● Given exercise 1:
Answer these questions about the notebook that follows, one answer per line:
(a) Which CSV file is loaded into the DataFrame?
(b) Which three columns are passed to dropna as the subset?
(c) What new name is given to the Text column?

— START Passage —

In [None]:
%%capture
%pip install datasets transformers pandas matplotlib tqdm --upgrade --quiet

In [None]:
# Automatically loads changes in other files in this project
%load_ext autoreload
%autoreload 2

## Importing Libraries


In [None]:
import torch
from torch.utils.data import DataLoader
import pandas as pd
from transformers import pipeline
import numpy as np
import pandas as pd
import matplotlib.pyplot as plt
from tqdm import tqdm
from sklearn.model_selection import train_test_split


In [None]:
%cd ..
%pwd

In [None]:
df = pd.read_csv('validated_labeled_data_cleaned.csv')

In [None]:
df.head()

In [None]:
print(df['brand_label'].dtype)

In [None]:
df = df.dropna(subset=['brand_label', 'Text', 'emotion_label'])
df.info()

In [None]:
def convert_to_list_of_strings(value):
    # Ensure that the input is actually a string
    if isinstance(value, str):
        # Remove unwanted characters and split
        value = value.strip("[]").replace("'", "").split(", ")
    return value

# Convert Text to str type
df['Text'] = df['Text'].astype(str)
df['Text'] = df['Text'].str.rstrip(",")
df.rename(columns={'Text': 'text'}, inplace=True)

# Convert brand_label and emotion_label to list of strings
df['brand_label'] = df['brand_label'].apply(convert_to_list_of_strings)
df['emotion_label'] = df['emotion_label'].apply(convert_to_list_of_strings)

# Check the types to verify
print(df.dtypes)

In [None]:
df.head(5)

— END Passage —
— START Given records —

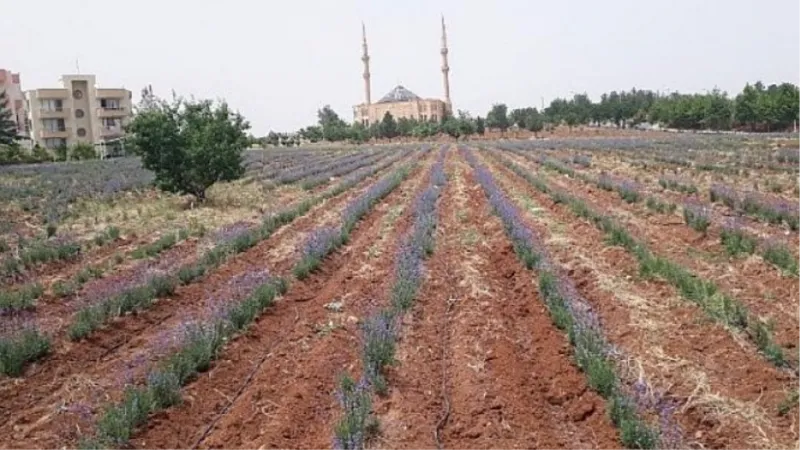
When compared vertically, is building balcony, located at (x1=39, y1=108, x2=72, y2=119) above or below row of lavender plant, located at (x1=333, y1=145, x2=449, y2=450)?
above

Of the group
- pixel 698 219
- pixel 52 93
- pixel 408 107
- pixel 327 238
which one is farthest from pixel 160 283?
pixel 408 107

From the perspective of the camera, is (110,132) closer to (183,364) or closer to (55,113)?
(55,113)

— END Given records —
— START Given records —

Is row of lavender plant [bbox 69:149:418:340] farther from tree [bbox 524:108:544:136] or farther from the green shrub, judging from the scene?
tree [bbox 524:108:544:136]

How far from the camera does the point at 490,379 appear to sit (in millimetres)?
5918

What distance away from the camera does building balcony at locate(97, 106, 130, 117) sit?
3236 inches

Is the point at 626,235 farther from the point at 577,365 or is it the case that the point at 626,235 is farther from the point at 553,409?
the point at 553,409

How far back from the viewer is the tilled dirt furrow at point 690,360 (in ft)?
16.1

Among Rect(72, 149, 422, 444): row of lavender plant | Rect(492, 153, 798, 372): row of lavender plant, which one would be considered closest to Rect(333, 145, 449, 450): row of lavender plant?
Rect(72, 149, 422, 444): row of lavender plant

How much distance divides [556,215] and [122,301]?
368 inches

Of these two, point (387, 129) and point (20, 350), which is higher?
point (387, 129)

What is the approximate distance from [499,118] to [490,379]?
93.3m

— END Given records —

● Given exercise 2: Return every line of the records above that contains the word "lavender".

● Correct answer 1:
(a) validated_labeled_data_cleaned.csv
(b) brand_label, Text, and emotion_label
(c) text

● Correct answer 2:
When compared vertically, is building balcony, located at (x1=39, y1=108, x2=72, y2=119) above or below row of lavender plant, located at (x1=333, y1=145, x2=449, y2=450)?
Is row of lavender plant [bbox 69:149:418:340] farther from tree [bbox 524:108:544:136] or farther from the green shrub, judging from the scene?
Among Rect(72, 149, 422, 444): row of lavender plant | Rect(492, 153, 798, 372): row of lavender plant, which one would be considered closest to Rect(333, 145, 449, 450): row of lavender plant?
Rect(72, 149, 422, 444): row of lavender plant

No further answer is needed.